To do
Present everything from the line containing "Which sits farther" down to the end of the items as a numbered list, omitting blank lines.
******************************
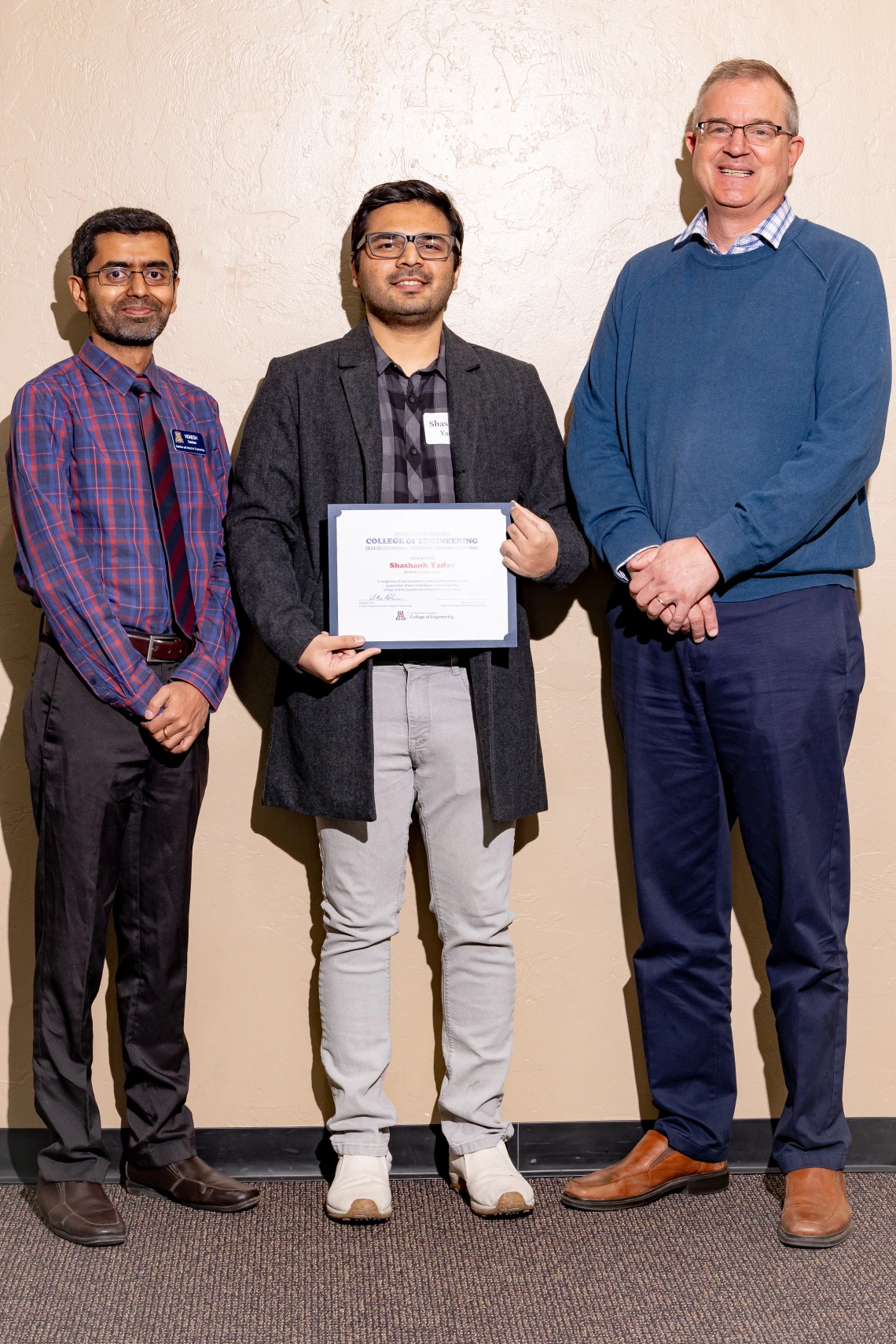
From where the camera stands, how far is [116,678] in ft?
7.82

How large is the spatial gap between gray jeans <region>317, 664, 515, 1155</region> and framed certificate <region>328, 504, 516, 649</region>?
156 mm

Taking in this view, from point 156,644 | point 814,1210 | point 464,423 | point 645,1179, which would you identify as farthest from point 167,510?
point 814,1210

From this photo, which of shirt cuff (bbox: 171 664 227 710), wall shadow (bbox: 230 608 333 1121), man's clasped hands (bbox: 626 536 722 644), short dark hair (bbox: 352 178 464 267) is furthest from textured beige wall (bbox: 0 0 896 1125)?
man's clasped hands (bbox: 626 536 722 644)

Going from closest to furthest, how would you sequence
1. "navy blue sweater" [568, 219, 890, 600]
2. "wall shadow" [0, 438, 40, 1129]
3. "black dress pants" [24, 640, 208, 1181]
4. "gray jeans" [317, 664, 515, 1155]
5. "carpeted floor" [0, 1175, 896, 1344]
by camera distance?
"carpeted floor" [0, 1175, 896, 1344] → "navy blue sweater" [568, 219, 890, 600] → "black dress pants" [24, 640, 208, 1181] → "gray jeans" [317, 664, 515, 1155] → "wall shadow" [0, 438, 40, 1129]

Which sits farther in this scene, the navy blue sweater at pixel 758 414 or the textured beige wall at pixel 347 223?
the textured beige wall at pixel 347 223

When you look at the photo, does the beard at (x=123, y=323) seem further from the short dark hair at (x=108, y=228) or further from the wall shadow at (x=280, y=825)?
the wall shadow at (x=280, y=825)

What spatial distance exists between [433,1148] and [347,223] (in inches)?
81.8

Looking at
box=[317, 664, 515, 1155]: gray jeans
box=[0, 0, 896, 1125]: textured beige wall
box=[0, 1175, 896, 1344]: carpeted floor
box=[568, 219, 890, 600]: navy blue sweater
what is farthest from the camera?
box=[0, 0, 896, 1125]: textured beige wall

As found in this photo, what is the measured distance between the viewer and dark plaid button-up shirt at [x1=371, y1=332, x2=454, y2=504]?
252cm

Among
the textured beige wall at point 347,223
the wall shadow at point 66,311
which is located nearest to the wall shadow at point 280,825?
the textured beige wall at point 347,223

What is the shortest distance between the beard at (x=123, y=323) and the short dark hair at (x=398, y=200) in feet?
1.42

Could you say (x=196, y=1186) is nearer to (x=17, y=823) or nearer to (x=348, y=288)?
(x=17, y=823)

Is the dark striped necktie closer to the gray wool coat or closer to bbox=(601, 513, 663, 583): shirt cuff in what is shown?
the gray wool coat

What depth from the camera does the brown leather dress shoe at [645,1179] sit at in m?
2.60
******************************
Problem solution
1. Which sits farther in this scene, the navy blue sweater at pixel 758 414 or the textured beige wall at pixel 347 223?
2. the textured beige wall at pixel 347 223
3. When you look at the photo, does the beard at (x=123, y=323) seem further from the short dark hair at (x=108, y=228) or further from the wall shadow at (x=280, y=825)?
4. the wall shadow at (x=280, y=825)
5. What spatial distance exists between [433,1148] and [347,223] (in inches)?
6. 81.8
7. Looking at
8. box=[317, 664, 515, 1155]: gray jeans
9. box=[0, 0, 896, 1125]: textured beige wall
10. box=[0, 1175, 896, 1344]: carpeted floor
11. box=[568, 219, 890, 600]: navy blue sweater
12. what is farthest from the camera?
13. box=[0, 0, 896, 1125]: textured beige wall
14. As found in this photo, what is the measured distance between the viewer and dark plaid button-up shirt at [x1=371, y1=332, x2=454, y2=504]?
15. 252cm
16. Among
17. the textured beige wall at point 347,223
18. the wall shadow at point 66,311
19. which is located nearest to the wall shadow at point 280,825?
20. the textured beige wall at point 347,223
21. What is the shortest distance between the beard at (x=123, y=323) and the short dark hair at (x=398, y=200) in feet?
22. 1.42
23. Could you say (x=196, y=1186) is nearer to (x=17, y=823) or nearer to (x=348, y=288)?
24. (x=17, y=823)
25. Is the dark striped necktie closer to the gray wool coat or closer to bbox=(601, 513, 663, 583): shirt cuff in what is shown?
26. the gray wool coat
27. What depth from the camera does the brown leather dress shoe at [645,1179] sit at in m?
28. 2.60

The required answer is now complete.